May 26, 2016
Aravena’s Biennale for architecture to give a damn might imply a specific kind of project, but, after one day on the ground, it is clear that there is no one way for it to respond. For one thing, there is a truly incomprehensible quantity of material to cover. The volume alone speaks to the complex of energy and passion coming worldwide from the discipline. After an incomplete first pass around the Giardini and a tactical visit to the Arsenale, Venice’s two main Biennale sites, I am struck by the inconsistency and individuality across and within these many contributions. Noteworthy trends may, at some point, emerge from the crowd, but, for now, I can list a few, non-representative soundbites only:
The US Pavilion, “The Architectural Imagination,” gives us architecture as we have come to expect it. Through twelve proposals for four Detroit sites, it posits the speculative as the instrument of societal uplift, offering up wild thinking as the means of igniting change. It does so, however, as a collection of wall-mounted visuals and pedestaled scale models (see below). Within each team work, there are stand-out features; they are just masked by format.

In “Home Economics,” the British Pavilion stages abstractions of domestic space, reducing the residential to elemental associations oriented by time. It breaks out the basic needs and conditions assumed by the (sub)urban, middle-class, western notion of living—by hour, day, month, year (see below), and decade—in a bid to reconsider housing models. The experience that the installation provides is immersive and well-executed, but its relatability may be limited in demographic.

The Germans, reacting to the radical population shifts precipitated by the ongoing European immigration crisis, are grappling with unfamiliar informalities. “Making Heimat. Germany, Arrival Country” is a literal and figurative opening up to the possibility of new realities. By cutting substantial holes into the walls of their permanent pavilion and populating their exhibition space with rough graphics of data, profiles, and queries and everyday objects—including the materials that will be used to restore the pavilion to its whole form at the close of the Biennale—they are acknowledging the messy, preparatory efforts that go into self-reinvention.

The Russian pavilion, “V.D.N.H. Urban Phenomenon,” is a fantastically bizarre reminder of the histories and consequences of conflating ideology, culture, and form—or of suppressing one for the other. A sequence of distinct environments, it contains a funhouse of aesthetic, representational, and communication approaches. The digital black box becomes sculpture gallery becomes multi-media surround becomes contemplative hall—all in service to unfolding the narrative of an emblematic, national landmark.
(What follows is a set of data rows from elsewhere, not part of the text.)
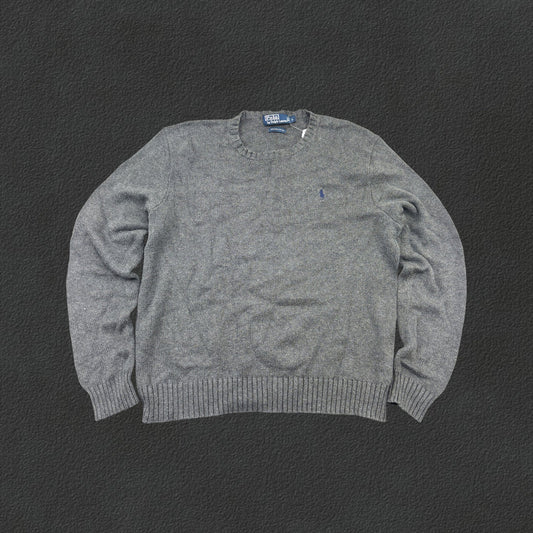 Grey Ralph Lauren Knitted Sweater - Men L - Very Good - Revaleur
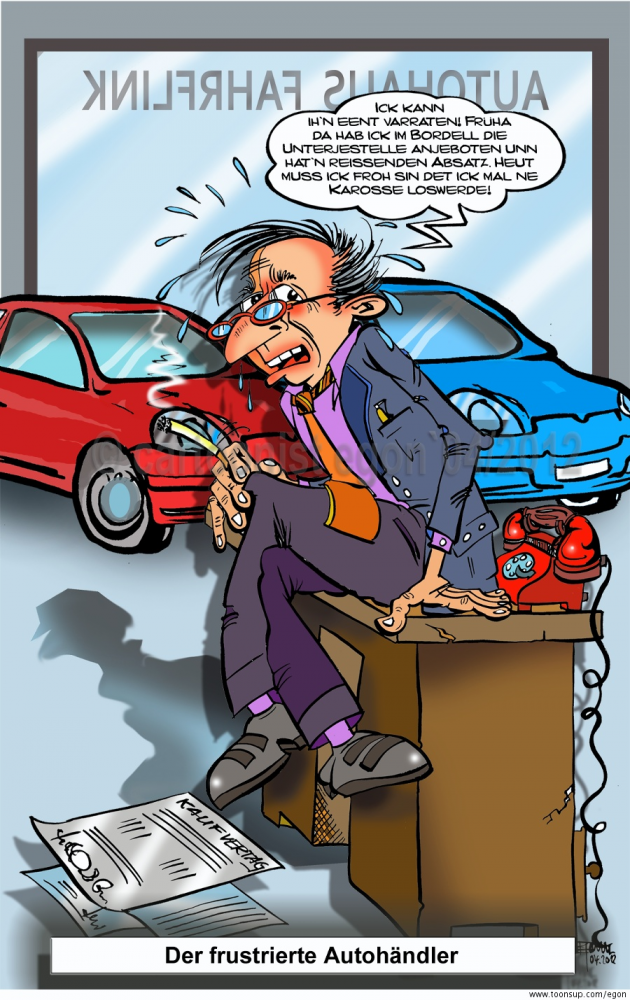 Cartoon: Auftragsarbeit Autohaus 1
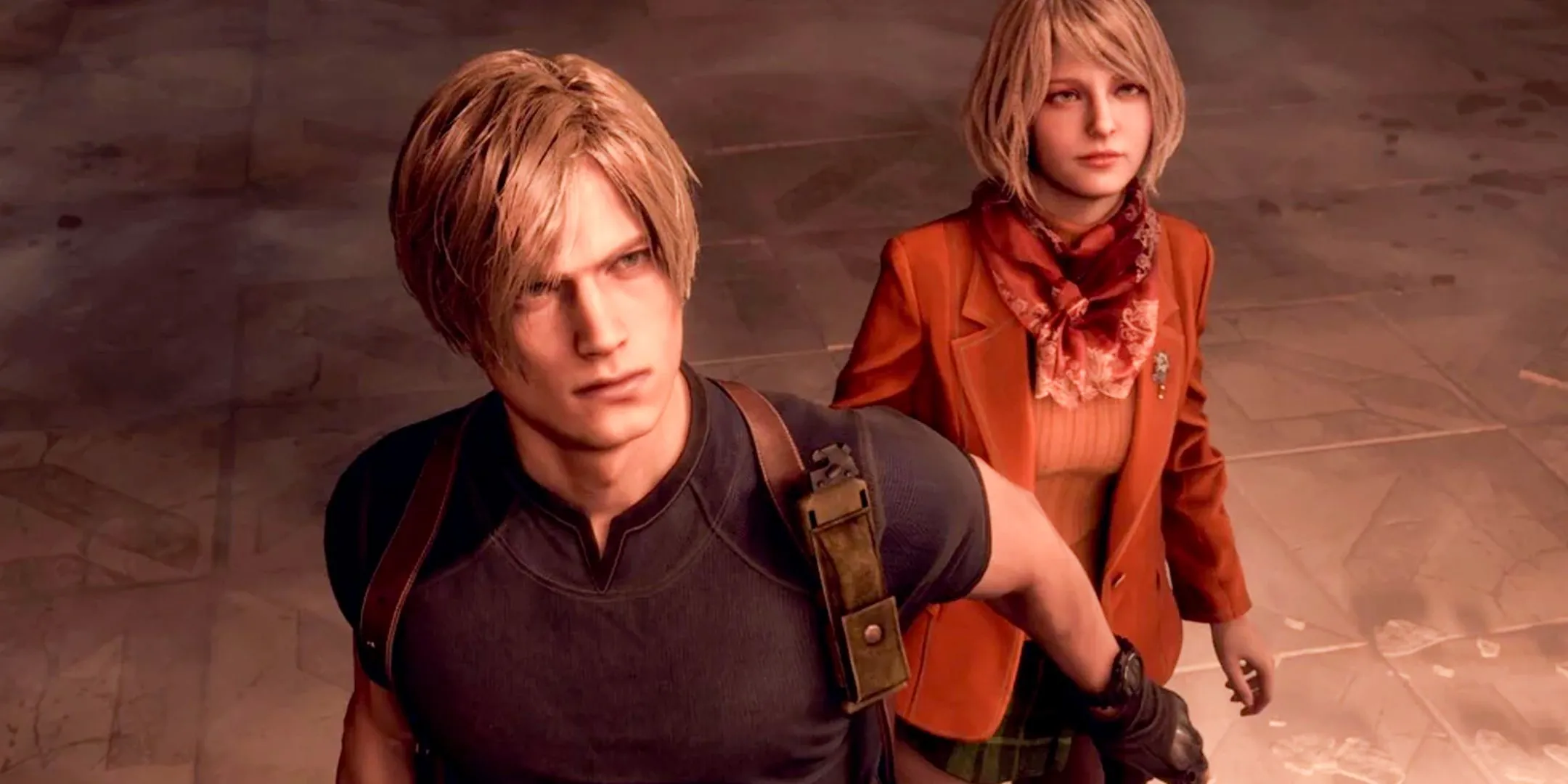 Leon Kennedy giữ Ashley Graham lại trong bối cảnh làng trong Resident Evil 4 Remake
Perhaps the most invigorating pavilion personally, Uruguay is, in “Rebootati,” making—without a budget—their exhibition through ruses, clever acts of appropriation and manipulation. In a news pamphlet, they disclose that they have found a tunnel (above) dug through and under their pavilion. The pavilion, meanwhile and gradually, is accumulating objects “taken” from other pavilions and Biennale attendees—by poncho cloaked agents and volunteers. These architectures, base components of survival, ultimately will journey to Montevideo (through the tunnel?) to take on new life.
Also notable, “The Work of Aires Mateus,” part of Aravena’s REPORTING FROM THE FRONTshow in the Giardini’s central pavilion, (re)asserts the aim for beauty as profoundly humanitarian. Their dark, quiet room, subtly lit from within deep, elegantly sculpted wall fissures, gifts a poignant refuge from the outlying excitement.